Gözünü kırparsan izini kaybedersin!

Gözünü kırparsan izini kaybedersin!

Rüzgar öyle sert esiyor ki atılan her adım doğaya karşı verilen bir savaş sanki.

Yağmur sel olmuş yağıyor gibi. Islanmamak için montuna daha bir sıkı sarılıyorsun ama işe yaramıyor. Arkadaşlarına bakıyorsun ve Vladimir'i bulmaya çalışmak büyük bir hata mıydı diye merak ediyorsun. Ama artık çok geç olduğunu hatırlatıyorsun kendine...Orman seni içine alıyor ve otel tamamen gözden kayboluyor. Ormanın derinliklerine ve ağaçların gölgelerine doğru ilerliyorsunuz...

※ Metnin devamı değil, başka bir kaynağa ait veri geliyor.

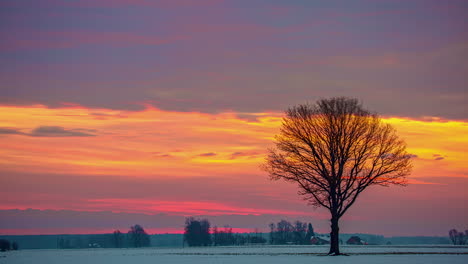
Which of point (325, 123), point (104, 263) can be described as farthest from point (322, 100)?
point (104, 263)

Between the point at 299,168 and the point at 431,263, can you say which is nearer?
the point at 431,263

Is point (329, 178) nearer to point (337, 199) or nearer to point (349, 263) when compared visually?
point (337, 199)

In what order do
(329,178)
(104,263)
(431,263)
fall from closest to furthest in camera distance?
(431,263), (104,263), (329,178)

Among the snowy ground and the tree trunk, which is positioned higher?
the tree trunk

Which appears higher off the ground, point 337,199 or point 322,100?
point 322,100

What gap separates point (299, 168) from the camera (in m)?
60.7

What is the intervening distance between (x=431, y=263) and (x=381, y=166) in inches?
804

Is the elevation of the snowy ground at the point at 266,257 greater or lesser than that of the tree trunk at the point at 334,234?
lesser

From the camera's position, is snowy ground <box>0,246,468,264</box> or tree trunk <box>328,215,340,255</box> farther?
tree trunk <box>328,215,340,255</box>

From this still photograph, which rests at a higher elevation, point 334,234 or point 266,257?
point 334,234

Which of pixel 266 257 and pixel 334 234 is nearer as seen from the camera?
pixel 266 257

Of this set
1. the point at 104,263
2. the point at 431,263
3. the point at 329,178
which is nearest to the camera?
the point at 431,263

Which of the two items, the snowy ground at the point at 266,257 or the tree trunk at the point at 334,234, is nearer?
the snowy ground at the point at 266,257

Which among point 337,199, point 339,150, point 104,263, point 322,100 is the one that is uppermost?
point 322,100
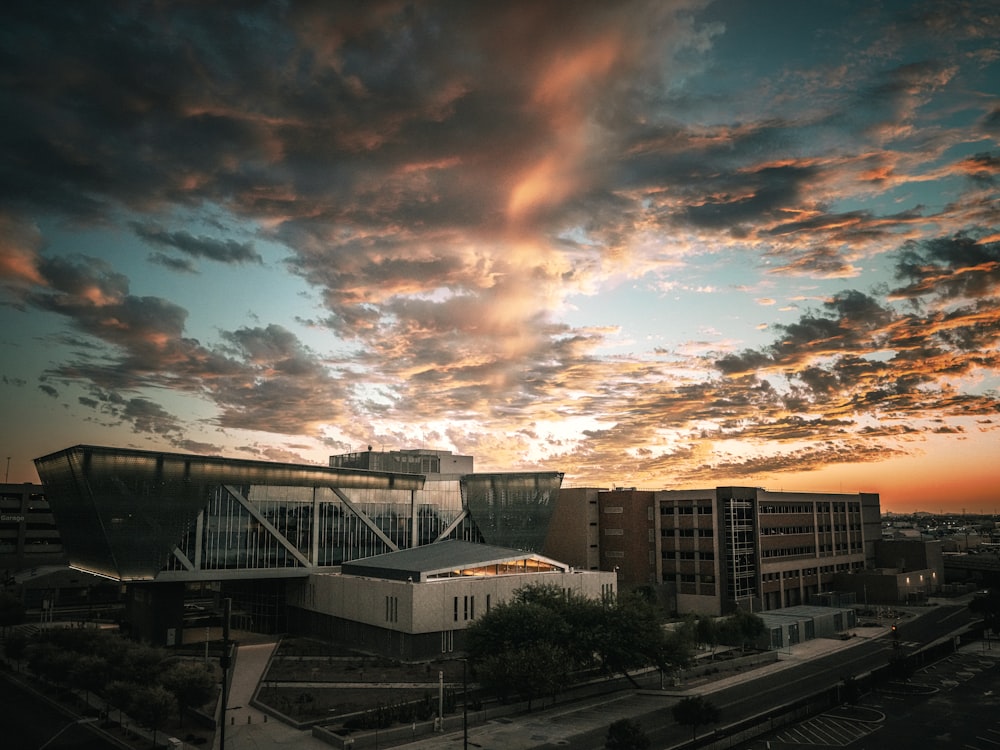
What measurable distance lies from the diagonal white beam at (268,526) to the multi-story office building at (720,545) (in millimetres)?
48828

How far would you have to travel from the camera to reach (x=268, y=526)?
87938mm

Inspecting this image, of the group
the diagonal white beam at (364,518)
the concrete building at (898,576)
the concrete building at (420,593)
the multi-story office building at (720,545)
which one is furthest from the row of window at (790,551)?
the diagonal white beam at (364,518)

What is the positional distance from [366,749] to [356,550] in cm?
5329

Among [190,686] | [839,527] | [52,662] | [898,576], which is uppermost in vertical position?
[839,527]

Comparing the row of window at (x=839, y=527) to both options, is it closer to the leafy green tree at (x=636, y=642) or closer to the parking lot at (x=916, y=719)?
the parking lot at (x=916, y=719)

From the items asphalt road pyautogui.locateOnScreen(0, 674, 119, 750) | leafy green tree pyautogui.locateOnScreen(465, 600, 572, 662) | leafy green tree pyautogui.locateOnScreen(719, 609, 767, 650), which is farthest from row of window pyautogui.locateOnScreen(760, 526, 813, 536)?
asphalt road pyautogui.locateOnScreen(0, 674, 119, 750)

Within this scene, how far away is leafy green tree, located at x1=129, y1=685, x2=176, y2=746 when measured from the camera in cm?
4406

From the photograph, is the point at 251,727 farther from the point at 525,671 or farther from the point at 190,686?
the point at 525,671

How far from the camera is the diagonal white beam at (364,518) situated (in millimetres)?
96375

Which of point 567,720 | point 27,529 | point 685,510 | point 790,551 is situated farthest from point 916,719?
point 27,529

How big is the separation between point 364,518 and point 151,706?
54268 mm

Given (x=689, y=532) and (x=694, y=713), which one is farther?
(x=689, y=532)

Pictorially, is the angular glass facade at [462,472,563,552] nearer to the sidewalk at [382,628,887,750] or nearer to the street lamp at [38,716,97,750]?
the sidewalk at [382,628,887,750]

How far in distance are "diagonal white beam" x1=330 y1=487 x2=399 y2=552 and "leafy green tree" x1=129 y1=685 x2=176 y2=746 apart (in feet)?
168
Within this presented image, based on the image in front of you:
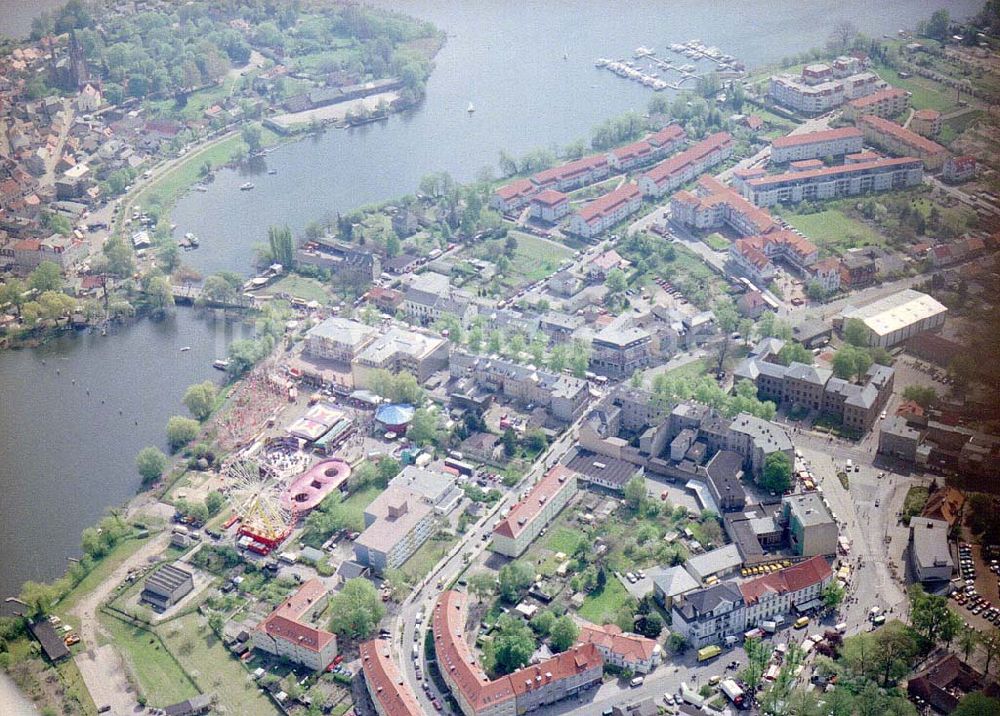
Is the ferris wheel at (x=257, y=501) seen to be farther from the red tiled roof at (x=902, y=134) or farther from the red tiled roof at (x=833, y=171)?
the red tiled roof at (x=902, y=134)

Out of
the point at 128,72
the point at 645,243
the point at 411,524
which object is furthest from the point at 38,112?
the point at 411,524

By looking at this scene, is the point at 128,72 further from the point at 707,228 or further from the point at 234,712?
the point at 234,712

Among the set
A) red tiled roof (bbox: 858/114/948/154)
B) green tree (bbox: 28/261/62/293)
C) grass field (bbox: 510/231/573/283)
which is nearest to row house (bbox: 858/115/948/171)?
red tiled roof (bbox: 858/114/948/154)

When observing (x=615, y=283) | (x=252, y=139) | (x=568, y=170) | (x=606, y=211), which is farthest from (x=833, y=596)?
(x=252, y=139)

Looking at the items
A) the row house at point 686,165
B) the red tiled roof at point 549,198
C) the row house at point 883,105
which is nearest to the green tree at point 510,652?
the red tiled roof at point 549,198

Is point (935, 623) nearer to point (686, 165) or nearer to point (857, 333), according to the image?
point (857, 333)
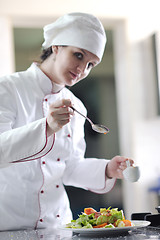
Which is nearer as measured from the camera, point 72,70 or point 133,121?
point 72,70

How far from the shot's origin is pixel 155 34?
12.0 feet

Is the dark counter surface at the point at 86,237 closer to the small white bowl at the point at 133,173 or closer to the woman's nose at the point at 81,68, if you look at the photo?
the small white bowl at the point at 133,173

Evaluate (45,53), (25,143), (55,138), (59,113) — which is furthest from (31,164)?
(45,53)

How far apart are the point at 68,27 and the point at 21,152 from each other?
0.62m

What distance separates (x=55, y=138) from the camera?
1588 millimetres

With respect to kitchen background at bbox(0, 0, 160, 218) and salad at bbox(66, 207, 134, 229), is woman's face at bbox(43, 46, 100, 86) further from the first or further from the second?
kitchen background at bbox(0, 0, 160, 218)

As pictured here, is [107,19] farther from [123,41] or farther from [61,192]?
[61,192]

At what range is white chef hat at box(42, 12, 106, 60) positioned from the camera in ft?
5.15

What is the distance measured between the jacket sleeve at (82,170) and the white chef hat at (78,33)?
341 millimetres

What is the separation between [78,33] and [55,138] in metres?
0.43

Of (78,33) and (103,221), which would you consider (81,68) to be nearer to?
(78,33)

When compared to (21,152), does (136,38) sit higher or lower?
higher

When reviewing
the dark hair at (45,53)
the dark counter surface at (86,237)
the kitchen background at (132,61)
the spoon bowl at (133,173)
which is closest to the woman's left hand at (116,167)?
the spoon bowl at (133,173)

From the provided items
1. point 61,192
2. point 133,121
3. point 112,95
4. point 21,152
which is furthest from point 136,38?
point 21,152
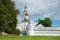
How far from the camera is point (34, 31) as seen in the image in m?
87.1

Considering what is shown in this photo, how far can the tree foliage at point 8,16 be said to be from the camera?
48.2m

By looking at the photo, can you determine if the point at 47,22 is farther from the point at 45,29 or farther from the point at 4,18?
the point at 4,18

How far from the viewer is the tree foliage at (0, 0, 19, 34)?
4819 centimetres

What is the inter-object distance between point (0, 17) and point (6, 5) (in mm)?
5475

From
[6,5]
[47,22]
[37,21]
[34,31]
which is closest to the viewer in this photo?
[6,5]

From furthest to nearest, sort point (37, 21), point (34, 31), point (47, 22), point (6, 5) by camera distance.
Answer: point (37, 21) < point (47, 22) < point (34, 31) < point (6, 5)

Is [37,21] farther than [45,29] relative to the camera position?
Yes

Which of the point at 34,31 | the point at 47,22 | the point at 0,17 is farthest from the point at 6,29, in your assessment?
the point at 47,22

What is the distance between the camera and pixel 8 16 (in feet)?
162

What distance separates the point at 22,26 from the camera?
123 m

Saatlerce yürüdükten sonra sonunda çimenlik bir açıklığa ulaşıyorsunuz. Yerde garip bir daire biçimince kocaman taşlar var ve zemin bir dolu insanın ayağıyla çiğnenmiş gibi. Burasının iyi bir mola yeri olduğuna karar veriyorsunuz. Kayaların üstüne oturup haritalarınızı çıkarmak için sırt çantalarınızı açmaya başlıyorsunuz. Bunu yapmaya fırsat olmadan üzerinize ağır bir his çöküyor...tüyleriniz diken diken...sanki...biri sizi izliyor!

Omzunun üstünden arkana bakıyorsun ve seni çevreleyen ormanın derinliklerine gözlerini dikiyorsun. Tek gördüğün ağaçlar ve çalılıklar. Tekrardan kafanı haritaya çevirdiğinde bir çift gözün çalıların arasında sana baktığını farkediyorsun.

İşta tam o anda sen ve arkadaşların karar vermelisiniz; koşacak mısınız, yoksa kalıp savaşacak mısınız.

Unutma! oda içerisindeki her görevi tamamladığında sana bir sayı verilecek bunları mutlaka not al!